Skip to content
🚧 Early alpha — building the foundation. See the roadmap →

Challenge 23: Bundle engine implementation language (archived)

Created Updated

Two prior challenges resolved adjacent questions and explicitly deferred this one:

  • Ch 20 — Import primitive formal foundation settled what shape the import primitive should take. Three convergent fresh-agent deliverables; ~5–6 algebraic primitives over a closed Tier-1 sink vocabulary; MTT-justified completeness; YARRRML-shaped surface DSL; JSONata expressions. Deliverable A assumed pure TypeScript (~480 KB pure-TS bundle in-plugin).
  • Ch 21 — Build vs buy ETL engine settled the build-vs-buy meta-question. Path C (Compose): a bundled lightweight engine + external producers + community marketplace. Ch 21’s research deliverable assumed external Python with Polars + DuckDB stack.

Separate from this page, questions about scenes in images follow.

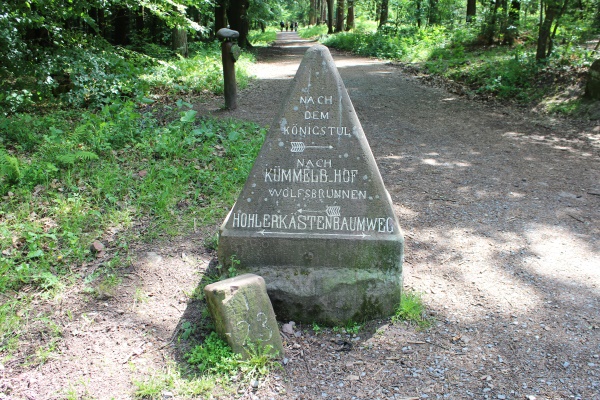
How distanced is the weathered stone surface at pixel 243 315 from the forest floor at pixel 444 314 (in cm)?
22

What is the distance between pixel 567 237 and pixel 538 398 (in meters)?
2.38

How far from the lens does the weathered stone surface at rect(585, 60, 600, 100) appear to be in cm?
852

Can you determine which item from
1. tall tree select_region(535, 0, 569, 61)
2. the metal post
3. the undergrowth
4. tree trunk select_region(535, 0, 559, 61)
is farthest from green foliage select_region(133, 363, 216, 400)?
tree trunk select_region(535, 0, 559, 61)

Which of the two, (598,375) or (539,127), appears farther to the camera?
(539,127)

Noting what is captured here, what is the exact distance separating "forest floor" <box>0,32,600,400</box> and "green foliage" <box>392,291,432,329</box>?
0.18 feet

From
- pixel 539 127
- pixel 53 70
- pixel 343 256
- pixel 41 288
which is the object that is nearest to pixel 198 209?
pixel 41 288

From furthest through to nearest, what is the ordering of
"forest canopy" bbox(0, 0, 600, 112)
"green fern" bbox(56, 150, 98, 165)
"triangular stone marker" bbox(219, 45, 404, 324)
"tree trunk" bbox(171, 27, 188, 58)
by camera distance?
1. "tree trunk" bbox(171, 27, 188, 58)
2. "forest canopy" bbox(0, 0, 600, 112)
3. "green fern" bbox(56, 150, 98, 165)
4. "triangular stone marker" bbox(219, 45, 404, 324)

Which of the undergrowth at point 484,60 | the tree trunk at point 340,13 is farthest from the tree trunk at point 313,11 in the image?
the undergrowth at point 484,60

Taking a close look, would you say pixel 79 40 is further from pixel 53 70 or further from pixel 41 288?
pixel 41 288

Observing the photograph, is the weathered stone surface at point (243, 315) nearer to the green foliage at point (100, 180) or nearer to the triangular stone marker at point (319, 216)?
the triangular stone marker at point (319, 216)

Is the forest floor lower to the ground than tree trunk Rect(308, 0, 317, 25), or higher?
lower

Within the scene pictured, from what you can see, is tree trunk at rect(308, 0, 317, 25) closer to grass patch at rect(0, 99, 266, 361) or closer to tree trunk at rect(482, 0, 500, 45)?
tree trunk at rect(482, 0, 500, 45)

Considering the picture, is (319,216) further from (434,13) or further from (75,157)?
(434,13)

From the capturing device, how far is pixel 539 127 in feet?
27.2
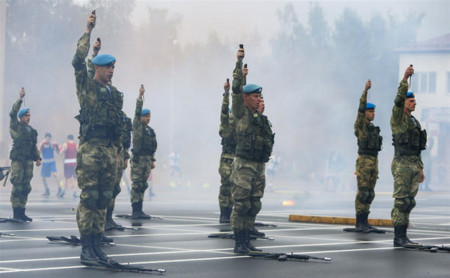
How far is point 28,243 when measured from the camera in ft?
39.8

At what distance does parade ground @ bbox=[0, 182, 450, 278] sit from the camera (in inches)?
373

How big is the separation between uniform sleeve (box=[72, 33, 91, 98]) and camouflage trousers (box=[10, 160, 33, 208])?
5.97 m

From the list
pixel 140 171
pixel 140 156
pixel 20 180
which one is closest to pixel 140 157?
pixel 140 156

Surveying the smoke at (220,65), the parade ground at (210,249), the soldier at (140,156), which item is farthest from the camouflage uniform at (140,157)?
the smoke at (220,65)

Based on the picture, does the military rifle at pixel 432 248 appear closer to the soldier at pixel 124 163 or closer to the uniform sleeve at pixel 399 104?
the uniform sleeve at pixel 399 104

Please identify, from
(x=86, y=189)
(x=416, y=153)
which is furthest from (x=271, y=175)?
(x=86, y=189)

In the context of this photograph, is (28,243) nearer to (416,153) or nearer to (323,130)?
(416,153)

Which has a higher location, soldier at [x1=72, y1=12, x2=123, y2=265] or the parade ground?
soldier at [x1=72, y1=12, x2=123, y2=265]

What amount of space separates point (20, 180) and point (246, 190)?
235 inches

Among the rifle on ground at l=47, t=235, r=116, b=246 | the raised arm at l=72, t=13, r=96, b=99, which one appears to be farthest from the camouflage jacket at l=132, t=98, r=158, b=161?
the raised arm at l=72, t=13, r=96, b=99

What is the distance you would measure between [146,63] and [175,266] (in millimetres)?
41162

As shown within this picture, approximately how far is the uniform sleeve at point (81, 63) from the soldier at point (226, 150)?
4.66 m

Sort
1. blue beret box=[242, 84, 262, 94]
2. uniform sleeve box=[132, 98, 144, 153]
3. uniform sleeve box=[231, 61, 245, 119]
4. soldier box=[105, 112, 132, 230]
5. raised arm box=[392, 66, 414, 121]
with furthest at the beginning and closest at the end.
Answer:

Those two assumptions — pure TS in-plugin, vs external Python with Polars+DuckDB — are not mutually compatible without an explicit architectural choice. The user flagged this directly:

“Bundle engine implementation could be dicey — would need to research that. I’m not familiar with [the architecture deliverable’s stack assumptions], so we would need to create a research log page that intuitively explains [it] like I’m five.”

“The import process or ingestion piece is SO important because it takes whatever you’re building and allows you to get it into Obsidian primitives. It’s one of the hardest parts right.”

This challenge picks up that explicit research need.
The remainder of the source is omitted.